WHAT IS EXPECTED: Edit the rows below so that each "metal" becomes "steel", with everything else left as it is.

==== ITEMS

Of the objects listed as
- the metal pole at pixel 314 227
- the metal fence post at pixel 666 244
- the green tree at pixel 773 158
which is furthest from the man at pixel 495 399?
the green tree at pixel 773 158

========

FULL OUTPUT:
Of the objects listed as
- the steel pole at pixel 314 227
- the steel fence post at pixel 666 244
- the green tree at pixel 773 158
which is furthest from the man at pixel 495 399?
the green tree at pixel 773 158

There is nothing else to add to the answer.